Bring Your Kid to Work Day
On Thursday, June 25, Team 1967 attended Bring Your Kid to Work Day at Intel, where they showcased their robot. When the Janksters were sighted in the halls of Intel with their robot, employees and their children grew excited; having worked with Intel in the past, the Janksters had developed a reputation for being a fun, STEM-oriented group of girls. By the time Team 1967 had finished setting up their area, a crowd of children and adults had already formed around the girls, waiting to see the robot in action. Though the 2015 robot, Grace, was unable to be driven, she amazed the audience as she lifted gray totes off the ground to form a stack; after showing off the robot’s capabilities, the Janksters invited children forward to control the robot and get a better idea of how she works. By the end of the day, Grace had been operated by over 130 children and adults; amazingly enough, more girls had controlled the robot than boys!
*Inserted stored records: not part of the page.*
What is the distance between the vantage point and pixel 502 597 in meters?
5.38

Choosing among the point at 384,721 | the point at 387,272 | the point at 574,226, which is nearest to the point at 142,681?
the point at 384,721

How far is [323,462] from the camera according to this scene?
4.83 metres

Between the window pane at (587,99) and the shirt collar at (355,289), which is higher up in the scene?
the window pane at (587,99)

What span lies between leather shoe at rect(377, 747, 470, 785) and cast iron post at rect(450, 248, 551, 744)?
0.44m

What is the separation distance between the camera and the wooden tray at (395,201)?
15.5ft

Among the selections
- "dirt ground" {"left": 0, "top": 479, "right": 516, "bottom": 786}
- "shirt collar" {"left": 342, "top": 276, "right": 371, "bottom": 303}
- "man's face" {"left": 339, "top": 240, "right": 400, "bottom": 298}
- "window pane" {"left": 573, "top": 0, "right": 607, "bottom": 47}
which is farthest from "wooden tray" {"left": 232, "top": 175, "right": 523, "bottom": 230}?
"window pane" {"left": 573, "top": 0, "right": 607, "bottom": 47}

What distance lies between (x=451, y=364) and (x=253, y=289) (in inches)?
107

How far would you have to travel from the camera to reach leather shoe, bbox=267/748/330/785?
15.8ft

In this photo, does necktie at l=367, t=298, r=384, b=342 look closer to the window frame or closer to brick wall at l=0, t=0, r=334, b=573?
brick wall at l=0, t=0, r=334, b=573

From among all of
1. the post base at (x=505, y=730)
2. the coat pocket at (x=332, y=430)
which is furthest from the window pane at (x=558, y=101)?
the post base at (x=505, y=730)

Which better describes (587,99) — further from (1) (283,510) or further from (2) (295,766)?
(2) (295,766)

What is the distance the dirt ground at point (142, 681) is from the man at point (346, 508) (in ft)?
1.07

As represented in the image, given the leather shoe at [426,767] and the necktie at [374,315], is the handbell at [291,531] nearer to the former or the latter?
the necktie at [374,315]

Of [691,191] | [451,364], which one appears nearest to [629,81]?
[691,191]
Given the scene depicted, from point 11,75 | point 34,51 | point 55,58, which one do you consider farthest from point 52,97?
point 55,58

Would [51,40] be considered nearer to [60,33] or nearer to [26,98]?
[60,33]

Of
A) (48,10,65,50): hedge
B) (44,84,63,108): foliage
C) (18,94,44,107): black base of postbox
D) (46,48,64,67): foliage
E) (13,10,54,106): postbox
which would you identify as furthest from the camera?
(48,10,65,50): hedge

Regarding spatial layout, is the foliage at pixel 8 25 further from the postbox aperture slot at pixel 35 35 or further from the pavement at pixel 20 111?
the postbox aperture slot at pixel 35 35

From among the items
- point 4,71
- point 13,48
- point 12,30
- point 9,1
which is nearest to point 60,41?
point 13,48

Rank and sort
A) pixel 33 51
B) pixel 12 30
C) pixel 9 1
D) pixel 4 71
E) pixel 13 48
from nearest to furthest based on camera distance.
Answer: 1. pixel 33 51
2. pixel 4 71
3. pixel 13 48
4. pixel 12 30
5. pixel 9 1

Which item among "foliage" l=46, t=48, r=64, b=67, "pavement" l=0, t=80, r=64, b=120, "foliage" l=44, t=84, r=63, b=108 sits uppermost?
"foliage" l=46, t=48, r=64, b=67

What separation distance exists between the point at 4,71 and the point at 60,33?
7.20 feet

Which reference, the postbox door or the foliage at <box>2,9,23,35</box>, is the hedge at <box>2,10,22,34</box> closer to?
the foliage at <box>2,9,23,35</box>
“When I was explaining the robot to the kids, I noticed one of the boys was wearing a Team 1967 button from 2014. I think he came to our booth last year too and wanted to see us again! It feels good to know that we’re making a difference in attracting kids to engineering.” –Tamara Kawa, ’16
“I love introducing a person to the FIRST robotics community and seeing how amazed they are to know that our team built the robot all on our own. I also love it when the kids feel empowered.” –Camille Miller, ’16
As the day progressed, the Janksters found that Bring Your Kid to Work Day was much more than just an opportunity to let kids drive the robot. When the children picked up their first tote and began to form a stack, they began to ask questions about how the robot worked. Some children put down the controls to get a closer look, pointing to electrical and mechanical parts to learn their function. Two children in particular, a girl and her brother, were utterly fascinated by the science behind the robot and stayed with the team for a long time; one of them even asked to see the robot code. Camille Miller, ‘16, observed that “They ended up knowing how to control the robot better than I did!” The Intel employees also asked questions about the robot and the team, and some asked about how they could get their children into similar programs. By the end of the day, the Janksters had even connected with an ND alumna and gained a new mentor, a female electrical engineer! Team 1967 loved meeting all the children and engineers at Intel, and they can’t wait to attend next year!